Surgical Visualization of Arteriovenous Malformations (2011)

Cerebral arteriovenous malformations (AVM) are a type of vascular anomaly commonly treated by surgical clipping of feeding and draining vessels prior to resection. However the interpretation of the static angiographic images, or the determination of which vessels to clip, can be challenging even to experienced surgeons aided by conventional image guidance systems. We introduced a visualization method based on image processing using level-set front propagation to (1) enable blood flow visualization in static images, to (2) explicitly colour label the AVM feeding and draining vessels, (3) declutter the displayed image using vessel topological distances, and (4) display the proposed visualization intra-operatively to the surgeon using augmented virtuality. PDF

Anatomically Realistic Brain Phantom (2010)

Technique validation is a crucial step in medical image processing in characterizing of novel algorithm. To validate my own algorithms, I developed an anatomically realistic brain phantom using poly-vinyl alcohol cryogel (PVA-C), which can be effectively imaged in magnetic resonance, computed tomography and ultrasound imaging modalities. The PVA-C phantom is also similar in texture to live human brain, deformable, and can be used for the validation of non-linear registration algorithms. The acquired multimodal images of the phantom are given freely to the wider image processing community and can be downloaded: http://pvabrain.inria.fr PDF

Hybrid Doppler Ultrasound Vessel Registration Algorithm (2009)

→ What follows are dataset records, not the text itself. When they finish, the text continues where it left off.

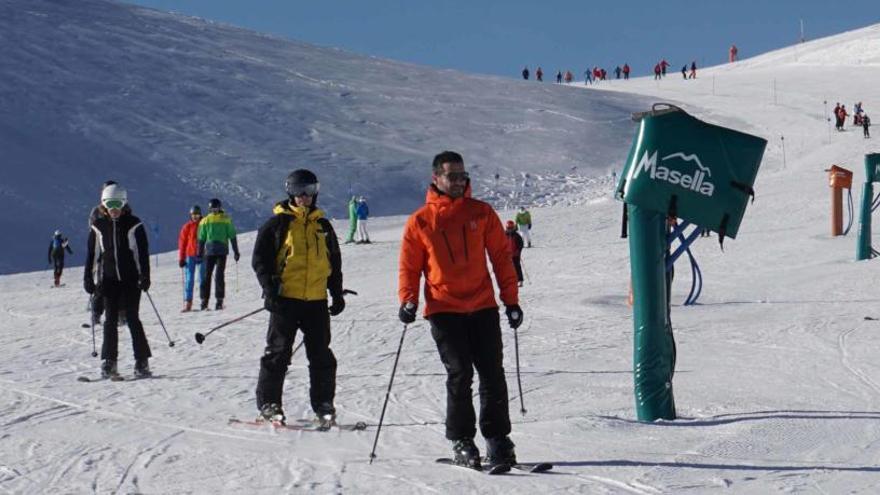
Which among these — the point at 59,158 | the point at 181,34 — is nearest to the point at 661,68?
the point at 181,34

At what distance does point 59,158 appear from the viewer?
131ft

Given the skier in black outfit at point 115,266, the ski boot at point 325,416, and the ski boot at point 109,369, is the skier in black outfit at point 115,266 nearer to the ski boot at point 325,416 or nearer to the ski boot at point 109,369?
the ski boot at point 109,369

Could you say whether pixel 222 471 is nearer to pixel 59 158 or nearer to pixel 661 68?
pixel 59 158

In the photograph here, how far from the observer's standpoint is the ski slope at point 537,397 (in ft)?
18.5

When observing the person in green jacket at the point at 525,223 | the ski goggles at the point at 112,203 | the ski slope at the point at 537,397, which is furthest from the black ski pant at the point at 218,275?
the person in green jacket at the point at 525,223

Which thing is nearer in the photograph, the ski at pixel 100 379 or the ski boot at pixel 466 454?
the ski boot at pixel 466 454

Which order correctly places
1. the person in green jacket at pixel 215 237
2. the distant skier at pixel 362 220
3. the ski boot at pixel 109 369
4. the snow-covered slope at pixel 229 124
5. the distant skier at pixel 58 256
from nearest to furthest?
the ski boot at pixel 109 369, the person in green jacket at pixel 215 237, the distant skier at pixel 58 256, the distant skier at pixel 362 220, the snow-covered slope at pixel 229 124

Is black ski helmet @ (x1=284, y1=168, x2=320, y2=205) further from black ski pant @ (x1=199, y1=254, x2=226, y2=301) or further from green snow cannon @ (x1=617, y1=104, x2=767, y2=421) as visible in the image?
black ski pant @ (x1=199, y1=254, x2=226, y2=301)

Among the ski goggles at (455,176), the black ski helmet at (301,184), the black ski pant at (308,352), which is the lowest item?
the black ski pant at (308,352)

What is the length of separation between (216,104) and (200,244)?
35055 millimetres

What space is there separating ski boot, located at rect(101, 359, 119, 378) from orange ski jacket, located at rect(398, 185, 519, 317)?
452cm

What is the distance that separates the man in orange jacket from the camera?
5.82 meters

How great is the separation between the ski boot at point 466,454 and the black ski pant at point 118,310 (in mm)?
4535

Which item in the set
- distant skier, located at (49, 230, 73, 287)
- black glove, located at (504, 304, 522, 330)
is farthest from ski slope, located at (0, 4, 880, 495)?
distant skier, located at (49, 230, 73, 287)
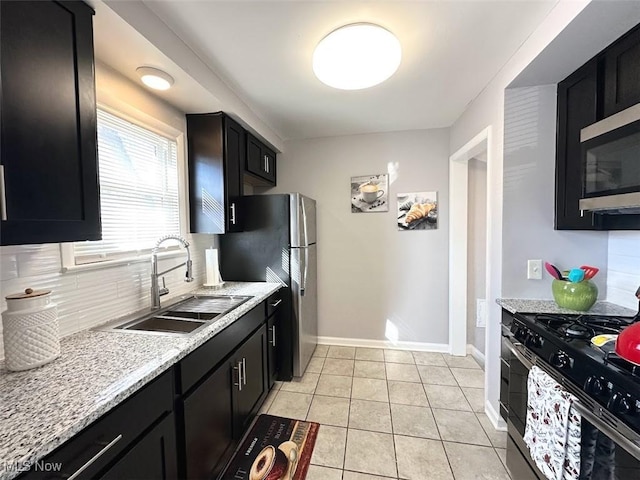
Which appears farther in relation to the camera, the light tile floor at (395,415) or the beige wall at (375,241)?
the beige wall at (375,241)

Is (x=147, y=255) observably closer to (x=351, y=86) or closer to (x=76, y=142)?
(x=76, y=142)

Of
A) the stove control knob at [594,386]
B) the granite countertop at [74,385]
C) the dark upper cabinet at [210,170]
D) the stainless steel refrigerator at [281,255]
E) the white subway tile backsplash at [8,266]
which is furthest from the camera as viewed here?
the stainless steel refrigerator at [281,255]

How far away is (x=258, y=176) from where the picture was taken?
285 cm

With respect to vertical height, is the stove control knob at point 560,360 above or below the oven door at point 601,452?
above

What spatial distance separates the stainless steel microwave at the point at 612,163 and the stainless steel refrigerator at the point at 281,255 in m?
1.94

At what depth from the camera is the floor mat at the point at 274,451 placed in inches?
62.1

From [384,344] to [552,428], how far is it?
2.17m

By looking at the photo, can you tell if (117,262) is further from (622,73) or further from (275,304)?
(622,73)

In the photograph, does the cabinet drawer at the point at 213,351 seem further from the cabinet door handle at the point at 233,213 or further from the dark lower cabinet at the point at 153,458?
the cabinet door handle at the point at 233,213

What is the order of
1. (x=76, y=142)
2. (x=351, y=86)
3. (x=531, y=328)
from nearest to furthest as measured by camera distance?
1. (x=76, y=142)
2. (x=531, y=328)
3. (x=351, y=86)

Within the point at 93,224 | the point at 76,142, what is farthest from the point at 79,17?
the point at 93,224

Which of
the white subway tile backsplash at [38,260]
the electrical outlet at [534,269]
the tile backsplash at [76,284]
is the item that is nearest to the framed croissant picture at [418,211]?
the electrical outlet at [534,269]

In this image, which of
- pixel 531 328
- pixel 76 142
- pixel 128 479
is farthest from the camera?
pixel 531 328

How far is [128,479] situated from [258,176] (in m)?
2.42
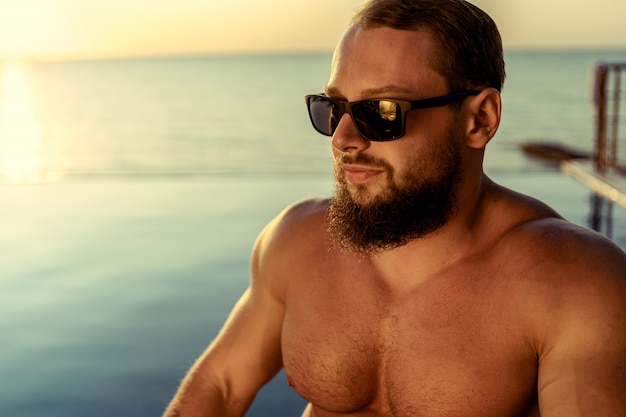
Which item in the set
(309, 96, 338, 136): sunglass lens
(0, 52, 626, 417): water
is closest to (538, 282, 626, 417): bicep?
(309, 96, 338, 136): sunglass lens

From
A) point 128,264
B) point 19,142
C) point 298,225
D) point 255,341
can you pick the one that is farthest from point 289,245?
point 19,142

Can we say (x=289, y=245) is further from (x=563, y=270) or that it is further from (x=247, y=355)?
(x=563, y=270)

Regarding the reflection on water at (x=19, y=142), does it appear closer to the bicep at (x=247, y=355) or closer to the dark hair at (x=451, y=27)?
the bicep at (x=247, y=355)

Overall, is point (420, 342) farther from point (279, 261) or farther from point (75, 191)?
point (75, 191)

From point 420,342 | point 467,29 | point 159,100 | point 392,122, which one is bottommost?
point 159,100

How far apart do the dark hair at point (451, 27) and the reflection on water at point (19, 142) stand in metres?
6.64

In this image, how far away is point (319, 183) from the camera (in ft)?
21.7

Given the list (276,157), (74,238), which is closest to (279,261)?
(74,238)

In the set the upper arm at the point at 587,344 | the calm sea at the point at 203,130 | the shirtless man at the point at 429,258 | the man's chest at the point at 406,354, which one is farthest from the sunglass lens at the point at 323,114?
the calm sea at the point at 203,130

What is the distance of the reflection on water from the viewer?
32.5 ft

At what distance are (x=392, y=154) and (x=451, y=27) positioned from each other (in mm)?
229

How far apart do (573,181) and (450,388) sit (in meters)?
5.46

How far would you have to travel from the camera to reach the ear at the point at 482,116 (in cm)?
135

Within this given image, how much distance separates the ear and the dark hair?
28 millimetres
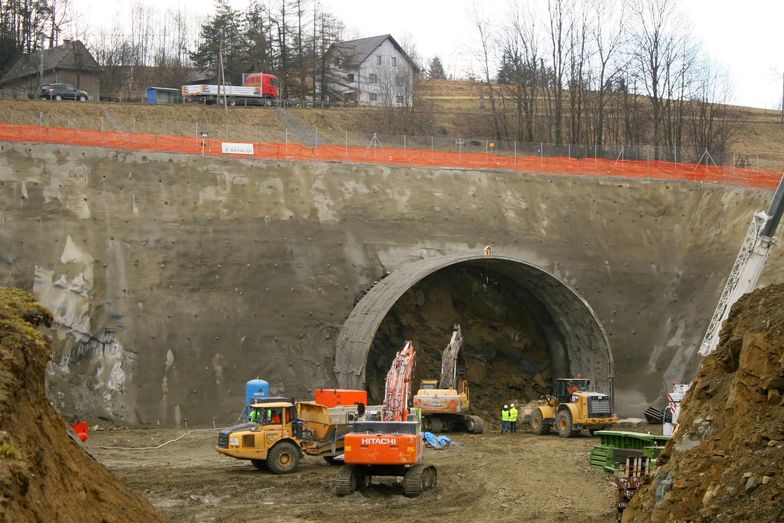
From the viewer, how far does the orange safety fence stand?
30.9m

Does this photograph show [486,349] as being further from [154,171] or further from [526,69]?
[526,69]

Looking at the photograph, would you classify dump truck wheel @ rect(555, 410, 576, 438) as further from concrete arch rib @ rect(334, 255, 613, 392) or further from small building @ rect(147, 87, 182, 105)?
small building @ rect(147, 87, 182, 105)

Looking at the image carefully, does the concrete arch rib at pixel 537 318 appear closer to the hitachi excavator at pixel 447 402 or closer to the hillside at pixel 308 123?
the hitachi excavator at pixel 447 402

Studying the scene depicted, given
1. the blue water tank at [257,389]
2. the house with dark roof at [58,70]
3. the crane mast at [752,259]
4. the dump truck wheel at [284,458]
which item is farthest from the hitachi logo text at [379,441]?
the house with dark roof at [58,70]

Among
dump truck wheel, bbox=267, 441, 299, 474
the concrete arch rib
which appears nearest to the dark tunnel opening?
the concrete arch rib

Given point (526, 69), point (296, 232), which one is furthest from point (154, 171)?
point (526, 69)

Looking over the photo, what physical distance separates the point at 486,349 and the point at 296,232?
27.9 feet

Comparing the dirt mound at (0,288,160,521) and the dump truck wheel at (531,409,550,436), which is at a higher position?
the dirt mound at (0,288,160,521)

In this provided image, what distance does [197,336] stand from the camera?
29.2 meters

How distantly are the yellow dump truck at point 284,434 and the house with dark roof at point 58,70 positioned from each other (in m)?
42.0

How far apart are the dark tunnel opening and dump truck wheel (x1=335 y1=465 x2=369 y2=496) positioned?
1347cm

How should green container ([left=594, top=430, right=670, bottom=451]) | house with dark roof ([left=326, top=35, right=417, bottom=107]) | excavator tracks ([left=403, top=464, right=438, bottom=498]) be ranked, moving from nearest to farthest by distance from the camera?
1. excavator tracks ([left=403, top=464, right=438, bottom=498])
2. green container ([left=594, top=430, right=670, bottom=451])
3. house with dark roof ([left=326, top=35, right=417, bottom=107])

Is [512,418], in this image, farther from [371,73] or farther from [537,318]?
[371,73]

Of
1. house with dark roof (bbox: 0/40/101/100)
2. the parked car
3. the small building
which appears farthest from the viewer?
house with dark roof (bbox: 0/40/101/100)
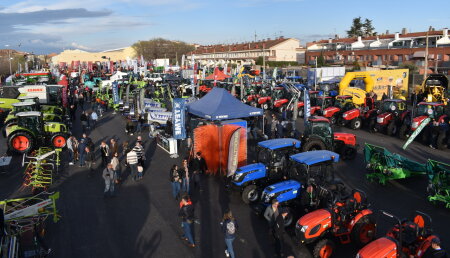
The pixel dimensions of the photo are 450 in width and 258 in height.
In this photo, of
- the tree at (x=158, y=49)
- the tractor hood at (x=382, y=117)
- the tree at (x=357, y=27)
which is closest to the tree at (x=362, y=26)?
the tree at (x=357, y=27)

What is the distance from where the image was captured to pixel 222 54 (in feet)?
271

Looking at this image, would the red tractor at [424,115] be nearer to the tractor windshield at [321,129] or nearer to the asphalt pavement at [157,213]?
the asphalt pavement at [157,213]

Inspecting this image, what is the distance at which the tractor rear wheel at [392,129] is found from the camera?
17.1 meters

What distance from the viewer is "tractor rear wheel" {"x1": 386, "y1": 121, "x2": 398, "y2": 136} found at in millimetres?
17109

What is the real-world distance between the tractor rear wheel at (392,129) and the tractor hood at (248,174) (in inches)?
378

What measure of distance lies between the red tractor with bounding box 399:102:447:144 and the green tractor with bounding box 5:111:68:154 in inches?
593

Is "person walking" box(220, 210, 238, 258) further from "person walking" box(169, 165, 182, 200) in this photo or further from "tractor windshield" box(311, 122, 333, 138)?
"tractor windshield" box(311, 122, 333, 138)

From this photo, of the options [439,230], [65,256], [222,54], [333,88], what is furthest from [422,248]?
[222,54]

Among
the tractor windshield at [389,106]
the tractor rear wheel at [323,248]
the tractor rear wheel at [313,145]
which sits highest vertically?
the tractor windshield at [389,106]

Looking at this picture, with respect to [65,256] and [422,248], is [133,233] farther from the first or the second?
[422,248]

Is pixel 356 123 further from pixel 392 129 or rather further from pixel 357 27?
pixel 357 27

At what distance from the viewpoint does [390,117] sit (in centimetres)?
1745

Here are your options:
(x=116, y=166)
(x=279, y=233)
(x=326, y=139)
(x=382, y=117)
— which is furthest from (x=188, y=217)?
(x=382, y=117)

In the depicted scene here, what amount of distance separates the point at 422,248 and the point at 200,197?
6027 mm
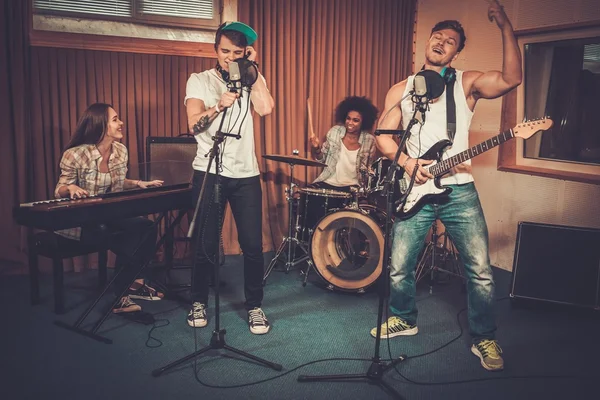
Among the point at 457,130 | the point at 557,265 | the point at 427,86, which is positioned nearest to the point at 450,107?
the point at 457,130

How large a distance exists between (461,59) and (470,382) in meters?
3.04

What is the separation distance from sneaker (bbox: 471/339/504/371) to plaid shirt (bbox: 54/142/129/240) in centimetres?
243

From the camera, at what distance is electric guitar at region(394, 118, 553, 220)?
2447 mm

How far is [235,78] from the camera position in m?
2.23

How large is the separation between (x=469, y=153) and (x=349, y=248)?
160 centimetres

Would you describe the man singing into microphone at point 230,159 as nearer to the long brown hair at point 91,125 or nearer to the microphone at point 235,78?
the microphone at point 235,78

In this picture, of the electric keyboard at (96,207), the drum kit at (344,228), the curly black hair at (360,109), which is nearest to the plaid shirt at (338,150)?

I developed and validated a novel hybrid nonlinear vessel registration algorithm for intra-operative updating of preoperative magnetic resonance (MR) images using Doppler ultrasound (US) images acquired on the dura for the correction of brain-shift and registration inaccuracies. Our hybrid feature and intensity based registration uses minimum preprocessing to roughly extract vessel features from raw volumetric images. This prevents the removal of important registration information and minimizes the introduction of artifacts, while reducing required computation. We then completed 3 rounds of validation for our vessel registration method to verify robustness and accuracy using (i) a synthetic data generated with our US vessel simulator, (ii) a physical brain phantom, and (iii) real clinical data. PDF

View-aligned Volume Rendering (2005)

While working as a research associate with Dr. Randy Ellis at the Medical Computing Laboratory of Queen’s University, Canada, I developed a view-aligned texture mapped volume rendering program.

The program allows for the interactive editing of the volume rendering transfer function and can also accept of custom shader programs. It can be used for the visualization of multiple pre-registered 3D medical image data-sets. The program has since been used in several research projects resulting in publications.

Multiscale Document Image Segmentation (2003)

My Master’s thesis was supervised by Dr. Dorothea Blostein of the Queen’s University School of Computing and focused on the design of a multiscale document image segmentation method inspired by biological visual systems.

Many document image recognition and segmentation algorithms rely on domain-specific information (e.g., the type of document, format of document fields) in order to successfully partition the document text into separate parts for optical character recognition. The developed algorithm can achieve fast and accurate image segmentation using a minimal set of image domain assumptions, with results that were optimal when compared to other more complex document segmentation techniques.

Hand-Drawn UML Diagram Recognition (2001)

For my undergraduate thesis project, I worked on the implementation of a real-time recognition system for hand-drawn Unified Model Language (UML) diagrams. These diagrams are used in software engineering for communicating design ideas and reducing human errors, but most tools used form creating them have long learning curves and are difficult to use. The project resulted in a pattern recognition software tool that simplifies UML diagram creation and can be easily integrated in the software design process.